A team of researchers that includes Allen School professor Carlos Guestrin, Ph.D. student Tongshuang Wu and alumnus and affiliate professor Marco Tulio Ribeiro (Ph.D. ’18) of Microsoft captured the Best Paper Award at the 58th annual meeting of the Association for Computational Linguistics (ACL 2020). In the winning paper, “Beyond Accuracy: Behavioral Testing of NLP Models with CheckList,” they and former Allen School postdoc Sameer Singh, now a professor at the University of California, Irvine, introduce a methodology for comprehensively testing models for any natural language processing (NLP) task.

“In recent years, many machine learning models have achieved really high accuracy scores on a number of natural language processing tasks, often coming very close to or outperforming human accuracy,” Guestrin said. “However, when these models are evaluated carefully, they show critical failures and a basic lack of understanding of the tasks, indicating that these NLP tasks are far from solved.” 

Much of lead author Ribeiro’s prior work is on analysis and understanding of machine learning and NLP models. As the driving force of the project, he began testing and found critical failures in several state-of-the-art models used for research and commercial purposes — despite the fact that these models out-performed humans on standard benchmarks. To remedy this problem, Ribeiro and his colleagues created a process and a tool called CheckList, which provides the framework and tooling necessary to enable developers to break their tasks into different “capabilities” and then write tests for these using a variety of test types. 

People in several industries found new and actionable bugs to fix by using CheckList, even in systems that had been extensively tested in the past. In fact, NLP practitioners found three times more bugs by using CheckList than compared to existing techniques. 

“I did a case study with a team at Microsoft and they were very happy to discover a lot of new bugs with CheckList”,” Ribeiro said. “We also tested models from Google and Amazon and we’ve received positive feedback from researchers in both companies.”

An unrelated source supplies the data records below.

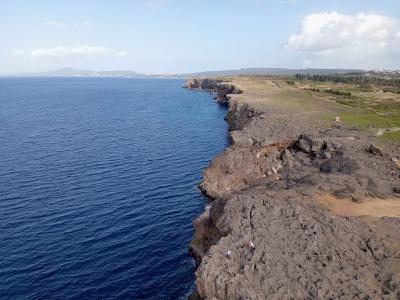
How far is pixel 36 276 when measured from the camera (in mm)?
38844

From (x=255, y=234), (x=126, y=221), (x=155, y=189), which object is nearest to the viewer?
(x=255, y=234)

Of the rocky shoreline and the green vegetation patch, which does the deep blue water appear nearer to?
the rocky shoreline

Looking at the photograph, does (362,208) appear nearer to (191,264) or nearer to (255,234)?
(255,234)

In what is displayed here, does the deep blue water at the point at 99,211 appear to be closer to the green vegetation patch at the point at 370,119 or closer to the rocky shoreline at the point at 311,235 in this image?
the rocky shoreline at the point at 311,235

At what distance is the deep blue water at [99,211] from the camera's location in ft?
126

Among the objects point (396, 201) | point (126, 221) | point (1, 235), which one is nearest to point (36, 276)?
point (1, 235)

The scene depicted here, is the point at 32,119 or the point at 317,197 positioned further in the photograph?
the point at 32,119

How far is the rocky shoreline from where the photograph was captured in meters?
26.4

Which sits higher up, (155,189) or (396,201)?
(396,201)

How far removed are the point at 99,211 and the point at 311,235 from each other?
31.2 meters

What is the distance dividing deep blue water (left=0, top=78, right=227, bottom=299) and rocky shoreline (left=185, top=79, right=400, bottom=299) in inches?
252

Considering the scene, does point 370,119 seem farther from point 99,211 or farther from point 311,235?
point 99,211

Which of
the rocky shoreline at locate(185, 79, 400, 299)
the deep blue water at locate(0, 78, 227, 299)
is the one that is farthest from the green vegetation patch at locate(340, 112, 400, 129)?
the deep blue water at locate(0, 78, 227, 299)

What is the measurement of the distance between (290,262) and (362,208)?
35.5ft
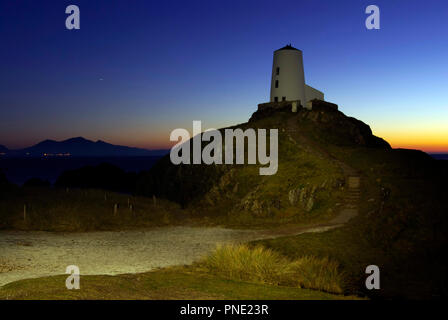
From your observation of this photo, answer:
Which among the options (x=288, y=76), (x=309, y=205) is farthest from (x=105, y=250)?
(x=288, y=76)

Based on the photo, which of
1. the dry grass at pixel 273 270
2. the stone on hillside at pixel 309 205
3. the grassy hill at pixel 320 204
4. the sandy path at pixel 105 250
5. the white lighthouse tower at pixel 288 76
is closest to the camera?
the dry grass at pixel 273 270

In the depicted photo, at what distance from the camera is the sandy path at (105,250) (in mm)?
15812

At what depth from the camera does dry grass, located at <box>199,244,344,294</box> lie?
1312 cm

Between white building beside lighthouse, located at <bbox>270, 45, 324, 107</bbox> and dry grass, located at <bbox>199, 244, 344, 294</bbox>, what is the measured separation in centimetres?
5499

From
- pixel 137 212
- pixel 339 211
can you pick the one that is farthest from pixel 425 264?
pixel 137 212

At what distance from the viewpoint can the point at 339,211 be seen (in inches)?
1142

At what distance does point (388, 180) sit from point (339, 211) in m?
6.22

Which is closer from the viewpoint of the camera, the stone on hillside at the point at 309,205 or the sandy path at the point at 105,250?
the sandy path at the point at 105,250

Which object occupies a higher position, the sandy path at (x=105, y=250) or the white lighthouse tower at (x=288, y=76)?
the white lighthouse tower at (x=288, y=76)

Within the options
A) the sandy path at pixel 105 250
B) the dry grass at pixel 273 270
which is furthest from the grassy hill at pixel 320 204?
the sandy path at pixel 105 250

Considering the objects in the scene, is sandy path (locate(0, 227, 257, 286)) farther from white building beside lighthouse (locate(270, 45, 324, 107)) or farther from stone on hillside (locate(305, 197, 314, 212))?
white building beside lighthouse (locate(270, 45, 324, 107))

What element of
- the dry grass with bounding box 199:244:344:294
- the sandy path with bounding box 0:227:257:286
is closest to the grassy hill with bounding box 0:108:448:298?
the dry grass with bounding box 199:244:344:294

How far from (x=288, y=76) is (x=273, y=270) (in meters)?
58.3

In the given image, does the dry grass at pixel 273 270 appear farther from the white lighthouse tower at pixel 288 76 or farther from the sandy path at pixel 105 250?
the white lighthouse tower at pixel 288 76
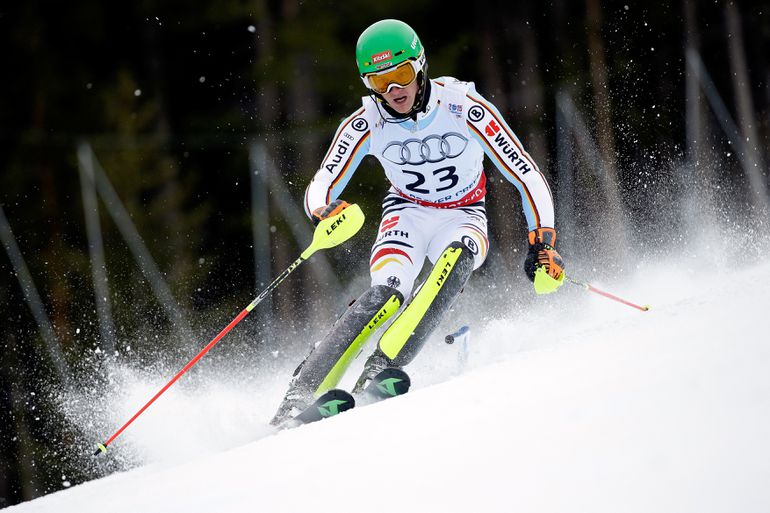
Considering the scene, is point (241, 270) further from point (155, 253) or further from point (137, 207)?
point (137, 207)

Including CheckList, University of Washington researchers earned three out of the five recognized paper awards at ACL this year. The second of these, a Best Paper Honorable Mention, went to a group of researchers that included professor Noah Smith, Ph.D. student Suchin Gururangan, and postdocs Ana Marasović and Swabha Swayamdipta for their work on “Don’t Stop Pretraining: Adapt Language Models to Domains and Tasks.” The team — which also included applied research scientists Kyle Lo and Iz Beltagy of AI2 and Northwestern University professor Doug Downey — explored whether they could apply a multi-phased, adaptive approach to pretraining to improve the performance of language models that are pretrained on text from a wide variety of sources, from encyclopedias and news articles, to literary works and web content. Using a method they referred to as domain-adaptive pretraining (DAPT), the researchers showed how tailoring a model to the domain of a specific task can yield significant gains in performance. Further, the team found that by adapting the model to a task’s unlabeled data — an approach known as task-adaptive pretraining (TAPT) — they could boost the model’s performance with or without the use of DAPT.

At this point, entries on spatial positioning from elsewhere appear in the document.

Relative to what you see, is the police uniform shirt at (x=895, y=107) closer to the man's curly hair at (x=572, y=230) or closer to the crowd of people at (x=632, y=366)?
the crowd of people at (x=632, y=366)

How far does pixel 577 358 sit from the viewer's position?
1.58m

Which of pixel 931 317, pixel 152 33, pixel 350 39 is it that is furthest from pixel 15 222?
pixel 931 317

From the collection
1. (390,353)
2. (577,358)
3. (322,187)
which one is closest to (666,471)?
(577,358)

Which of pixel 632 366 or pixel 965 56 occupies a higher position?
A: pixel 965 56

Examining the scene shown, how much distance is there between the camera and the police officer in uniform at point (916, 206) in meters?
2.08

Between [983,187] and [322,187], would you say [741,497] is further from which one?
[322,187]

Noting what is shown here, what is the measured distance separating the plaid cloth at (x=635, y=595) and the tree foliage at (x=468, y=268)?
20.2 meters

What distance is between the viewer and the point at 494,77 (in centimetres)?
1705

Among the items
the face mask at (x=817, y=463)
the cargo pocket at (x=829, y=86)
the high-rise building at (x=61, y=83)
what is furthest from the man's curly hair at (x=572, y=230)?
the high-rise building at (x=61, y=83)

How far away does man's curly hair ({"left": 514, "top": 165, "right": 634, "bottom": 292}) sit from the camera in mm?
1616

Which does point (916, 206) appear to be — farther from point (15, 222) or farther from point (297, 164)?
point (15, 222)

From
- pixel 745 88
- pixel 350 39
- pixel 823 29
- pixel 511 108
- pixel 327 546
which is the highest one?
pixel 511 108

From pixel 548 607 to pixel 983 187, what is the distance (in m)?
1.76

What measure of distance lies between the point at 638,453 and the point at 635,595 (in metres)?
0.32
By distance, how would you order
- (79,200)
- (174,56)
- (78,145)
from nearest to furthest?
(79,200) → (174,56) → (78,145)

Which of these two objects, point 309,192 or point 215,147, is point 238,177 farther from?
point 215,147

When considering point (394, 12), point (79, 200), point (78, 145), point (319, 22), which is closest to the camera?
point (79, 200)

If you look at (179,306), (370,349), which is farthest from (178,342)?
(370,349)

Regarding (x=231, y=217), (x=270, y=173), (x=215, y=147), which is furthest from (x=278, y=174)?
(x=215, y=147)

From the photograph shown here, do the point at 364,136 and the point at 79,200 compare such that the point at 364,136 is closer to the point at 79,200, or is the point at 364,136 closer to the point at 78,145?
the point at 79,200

In addition, Allen School adjunct professor Emily Bender of the UW Department of Linguistics and Saarland University professor Alexander Koller were awarded  Best Theme Paper for “Climbing towards NLU: On Meaning, Form, and Understanding in the Age of Data,” in which they draw a distinction between form and meaning in assessing the field’s progress toward natural language understanding. While recognizing the success of large neural models like BERT on many NLP tasks, the authors assert that such systems cannot capture meaning from linguistic form alone. Instead, Bender and Koller argue, these models have been shown to learn some reflection of meaning into the linguistic form that has proven useful in various applications. With that in mind, the authors offer some thoughts on how members of their field can maintain a healthy — but not overhyped — optimism with respect to communicating about their work with language models and the overall progress of the field. 

Congratulations to all on an outstanding showing at this year’s conference!